As with any investment, your capital is at risk.

 

It is difficult to recall a 12-month period in which more of the assumptions underpinning the postwar international order were deliberately dismantled. The pattern was visible from the first day of the new administration: the withdrawal from the WHO and the deconstruction of USAID signalled that America’s retreat from the international system was not a negotiating posture but a programme. The tariffs that followed in April, imposing sweeping duties on almost every country the United States trades with, extended that logic into commerce. The longest government shutdown in US history, a military intervention in Venezuela, and the US-Israel strikes on Iran in February 2026, which closed the Strait of Hormuz and disrupted a fifth of global oil trade, confirmed that the pattern was accelerating rather than moderating. These are serious developments, and several of our holdings bore the cost of them directly.

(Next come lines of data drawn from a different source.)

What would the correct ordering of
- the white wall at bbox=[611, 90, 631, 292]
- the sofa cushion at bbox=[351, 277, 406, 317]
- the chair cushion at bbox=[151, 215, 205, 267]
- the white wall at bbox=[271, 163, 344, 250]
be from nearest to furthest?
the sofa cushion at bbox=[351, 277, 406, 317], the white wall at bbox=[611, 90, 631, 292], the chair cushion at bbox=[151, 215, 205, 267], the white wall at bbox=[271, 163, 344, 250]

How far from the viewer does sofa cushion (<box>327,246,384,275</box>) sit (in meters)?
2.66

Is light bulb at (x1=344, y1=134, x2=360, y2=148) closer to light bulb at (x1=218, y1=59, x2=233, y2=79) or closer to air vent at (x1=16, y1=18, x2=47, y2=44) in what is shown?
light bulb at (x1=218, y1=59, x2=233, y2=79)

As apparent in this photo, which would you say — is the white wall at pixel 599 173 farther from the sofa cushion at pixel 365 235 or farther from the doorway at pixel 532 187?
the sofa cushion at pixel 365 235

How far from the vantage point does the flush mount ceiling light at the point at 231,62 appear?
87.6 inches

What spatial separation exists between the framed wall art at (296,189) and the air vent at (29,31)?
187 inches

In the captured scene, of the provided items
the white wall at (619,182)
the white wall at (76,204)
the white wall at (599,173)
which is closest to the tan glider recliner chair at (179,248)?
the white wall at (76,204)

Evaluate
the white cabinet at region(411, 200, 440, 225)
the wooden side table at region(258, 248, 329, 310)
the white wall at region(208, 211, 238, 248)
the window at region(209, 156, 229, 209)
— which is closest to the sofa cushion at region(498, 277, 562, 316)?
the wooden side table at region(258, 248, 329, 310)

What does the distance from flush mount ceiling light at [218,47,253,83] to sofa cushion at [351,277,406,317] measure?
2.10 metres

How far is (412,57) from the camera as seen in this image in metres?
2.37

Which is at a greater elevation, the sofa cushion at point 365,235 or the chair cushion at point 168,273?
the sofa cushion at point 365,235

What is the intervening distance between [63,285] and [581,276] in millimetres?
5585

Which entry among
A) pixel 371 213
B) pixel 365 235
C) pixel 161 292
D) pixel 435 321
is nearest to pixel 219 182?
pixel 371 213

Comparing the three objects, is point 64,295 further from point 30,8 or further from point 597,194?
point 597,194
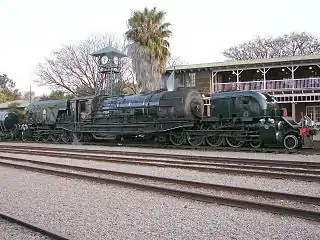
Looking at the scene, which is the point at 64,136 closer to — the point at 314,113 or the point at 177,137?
the point at 177,137

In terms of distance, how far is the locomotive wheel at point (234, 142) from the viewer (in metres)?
18.6

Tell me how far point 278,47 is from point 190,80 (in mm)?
21094

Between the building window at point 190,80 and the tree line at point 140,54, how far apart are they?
7.50 ft

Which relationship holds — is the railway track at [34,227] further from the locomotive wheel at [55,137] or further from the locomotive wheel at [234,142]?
the locomotive wheel at [55,137]

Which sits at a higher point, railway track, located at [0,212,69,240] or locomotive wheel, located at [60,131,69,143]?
locomotive wheel, located at [60,131,69,143]

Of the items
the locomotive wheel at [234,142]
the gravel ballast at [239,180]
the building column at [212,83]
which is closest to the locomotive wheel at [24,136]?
the building column at [212,83]

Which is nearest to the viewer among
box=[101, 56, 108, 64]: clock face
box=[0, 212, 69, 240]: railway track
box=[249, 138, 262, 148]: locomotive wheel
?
box=[0, 212, 69, 240]: railway track

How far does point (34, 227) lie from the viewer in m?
5.80

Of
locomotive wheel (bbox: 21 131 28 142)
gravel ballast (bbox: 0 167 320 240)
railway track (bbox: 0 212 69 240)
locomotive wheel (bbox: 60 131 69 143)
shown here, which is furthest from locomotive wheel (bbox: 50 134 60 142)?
railway track (bbox: 0 212 69 240)

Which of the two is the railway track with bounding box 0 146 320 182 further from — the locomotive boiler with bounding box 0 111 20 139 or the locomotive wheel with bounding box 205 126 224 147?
the locomotive boiler with bounding box 0 111 20 139

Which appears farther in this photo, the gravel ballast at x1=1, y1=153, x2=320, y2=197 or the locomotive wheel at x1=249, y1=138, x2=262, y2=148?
the locomotive wheel at x1=249, y1=138, x2=262, y2=148

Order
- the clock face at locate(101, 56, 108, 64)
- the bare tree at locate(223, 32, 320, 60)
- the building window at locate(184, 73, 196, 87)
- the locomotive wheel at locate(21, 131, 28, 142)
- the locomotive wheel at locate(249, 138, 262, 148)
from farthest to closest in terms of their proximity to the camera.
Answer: the bare tree at locate(223, 32, 320, 60) < the building window at locate(184, 73, 196, 87) < the clock face at locate(101, 56, 108, 64) < the locomotive wheel at locate(21, 131, 28, 142) < the locomotive wheel at locate(249, 138, 262, 148)

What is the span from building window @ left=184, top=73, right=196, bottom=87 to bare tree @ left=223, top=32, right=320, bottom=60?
20.0m

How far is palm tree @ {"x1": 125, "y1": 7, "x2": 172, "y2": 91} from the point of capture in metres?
37.5
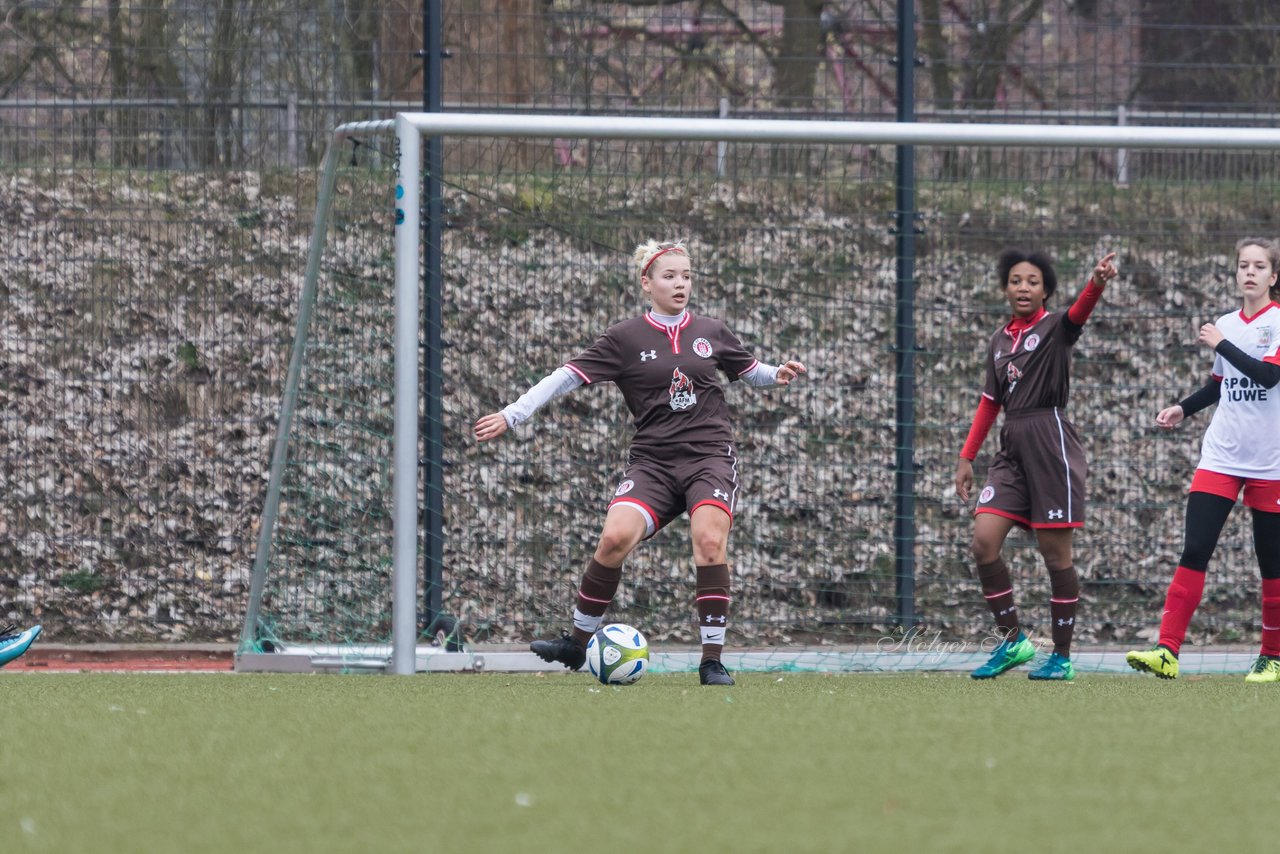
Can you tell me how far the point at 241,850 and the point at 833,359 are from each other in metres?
6.68

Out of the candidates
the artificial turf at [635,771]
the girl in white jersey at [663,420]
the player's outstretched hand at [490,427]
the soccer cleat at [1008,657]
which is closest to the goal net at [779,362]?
the soccer cleat at [1008,657]

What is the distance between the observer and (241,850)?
297 cm

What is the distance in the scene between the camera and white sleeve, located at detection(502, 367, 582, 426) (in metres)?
6.39

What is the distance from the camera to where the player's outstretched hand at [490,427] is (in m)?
6.20

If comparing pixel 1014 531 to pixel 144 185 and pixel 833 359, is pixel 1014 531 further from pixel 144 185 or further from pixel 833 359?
pixel 144 185

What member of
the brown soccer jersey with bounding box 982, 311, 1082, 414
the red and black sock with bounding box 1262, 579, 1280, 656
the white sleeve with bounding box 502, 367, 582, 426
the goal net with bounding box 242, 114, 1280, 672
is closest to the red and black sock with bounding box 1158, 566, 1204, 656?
the red and black sock with bounding box 1262, 579, 1280, 656

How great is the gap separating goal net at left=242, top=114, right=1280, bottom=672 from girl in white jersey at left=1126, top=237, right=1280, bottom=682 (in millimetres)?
1129

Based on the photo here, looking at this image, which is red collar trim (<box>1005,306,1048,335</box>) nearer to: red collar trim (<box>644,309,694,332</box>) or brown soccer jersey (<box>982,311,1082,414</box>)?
brown soccer jersey (<box>982,311,1082,414</box>)

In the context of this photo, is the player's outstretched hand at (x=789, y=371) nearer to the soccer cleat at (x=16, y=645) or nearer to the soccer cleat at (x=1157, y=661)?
the soccer cleat at (x=1157, y=661)

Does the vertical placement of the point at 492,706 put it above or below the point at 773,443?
below

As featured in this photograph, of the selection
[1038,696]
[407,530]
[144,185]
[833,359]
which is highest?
[144,185]

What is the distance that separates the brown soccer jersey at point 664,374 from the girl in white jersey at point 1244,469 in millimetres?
1864

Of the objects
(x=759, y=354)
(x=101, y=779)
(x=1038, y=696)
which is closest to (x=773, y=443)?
(x=759, y=354)

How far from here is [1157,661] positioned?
6.57 meters
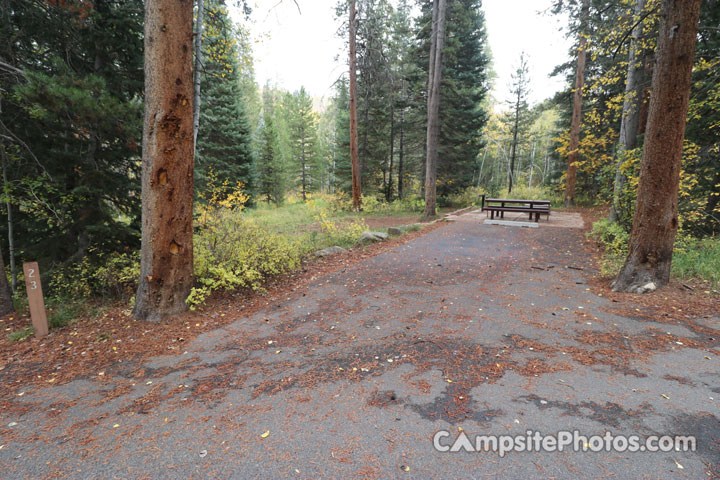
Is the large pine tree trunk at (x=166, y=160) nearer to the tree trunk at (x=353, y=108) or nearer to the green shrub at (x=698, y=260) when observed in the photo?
the green shrub at (x=698, y=260)

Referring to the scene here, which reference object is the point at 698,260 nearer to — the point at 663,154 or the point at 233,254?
the point at 663,154

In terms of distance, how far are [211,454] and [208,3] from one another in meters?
10.8

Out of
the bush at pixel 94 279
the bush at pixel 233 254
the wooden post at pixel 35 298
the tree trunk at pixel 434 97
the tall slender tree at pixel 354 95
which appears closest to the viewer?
the wooden post at pixel 35 298

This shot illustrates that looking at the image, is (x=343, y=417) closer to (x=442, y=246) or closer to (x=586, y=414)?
(x=586, y=414)

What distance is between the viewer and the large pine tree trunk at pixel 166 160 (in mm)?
4137

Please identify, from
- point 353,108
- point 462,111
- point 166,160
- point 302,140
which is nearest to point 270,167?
point 302,140

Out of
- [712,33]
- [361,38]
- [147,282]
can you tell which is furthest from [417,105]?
[147,282]

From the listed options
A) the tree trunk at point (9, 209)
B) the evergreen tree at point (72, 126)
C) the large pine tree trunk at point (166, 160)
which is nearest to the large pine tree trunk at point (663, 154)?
the large pine tree trunk at point (166, 160)

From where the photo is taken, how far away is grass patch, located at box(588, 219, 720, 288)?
5391mm

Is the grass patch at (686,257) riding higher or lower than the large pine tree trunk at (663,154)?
lower

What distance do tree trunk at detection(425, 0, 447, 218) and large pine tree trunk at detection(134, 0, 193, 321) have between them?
11360 millimetres

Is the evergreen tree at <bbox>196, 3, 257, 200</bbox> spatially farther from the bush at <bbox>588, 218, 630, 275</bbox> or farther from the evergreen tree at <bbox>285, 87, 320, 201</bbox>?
the bush at <bbox>588, 218, 630, 275</bbox>

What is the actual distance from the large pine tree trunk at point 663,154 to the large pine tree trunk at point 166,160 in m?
6.58

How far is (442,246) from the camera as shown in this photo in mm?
8844
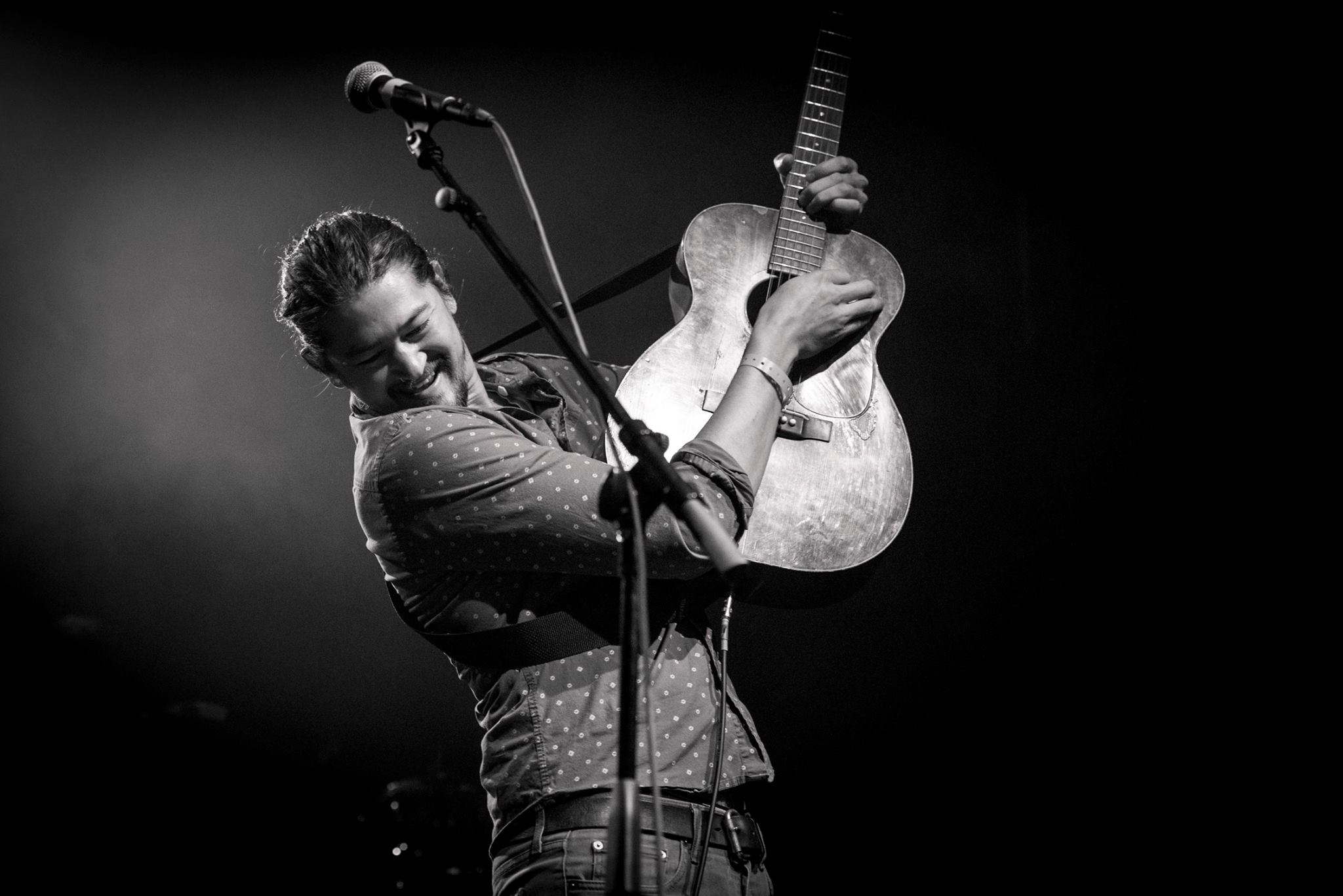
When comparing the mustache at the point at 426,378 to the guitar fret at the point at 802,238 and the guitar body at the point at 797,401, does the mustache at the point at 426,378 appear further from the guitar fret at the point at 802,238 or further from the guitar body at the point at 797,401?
the guitar fret at the point at 802,238

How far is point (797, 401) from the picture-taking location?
161cm

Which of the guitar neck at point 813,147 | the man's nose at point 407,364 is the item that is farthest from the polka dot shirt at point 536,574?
the guitar neck at point 813,147

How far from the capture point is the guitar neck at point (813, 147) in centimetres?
174

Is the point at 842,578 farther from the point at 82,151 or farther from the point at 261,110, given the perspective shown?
the point at 82,151

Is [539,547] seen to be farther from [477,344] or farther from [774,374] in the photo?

But we think the development that will matter most when this period is viewed in retrospect is not the fracturing of the old order. It is the construction of the new one. Beneath the geopolitical turbulence, a transformation of a fundamentally different kind is under way. The acceleration of artificial intelligence into a global infrastructure buildout is, in our judgment, the most important structural change in the global economy since the emergence of the internet, and we are still in its early stages. The major cloud platforms such as Microsoft, Amazon and Google have more than tripled their collective spending since 2023, with the largest now committing well in excess of $100bn annually. China’s DeepSeek demonstrated that the most advanced AI was not a US monopoly, triggering a competitive response that accelerated spending further. When the tariff regime has been renegotiated and the Strait of Hormuz has reopened, the rewiring of the global economy around artificial intelligence will still be accelerating.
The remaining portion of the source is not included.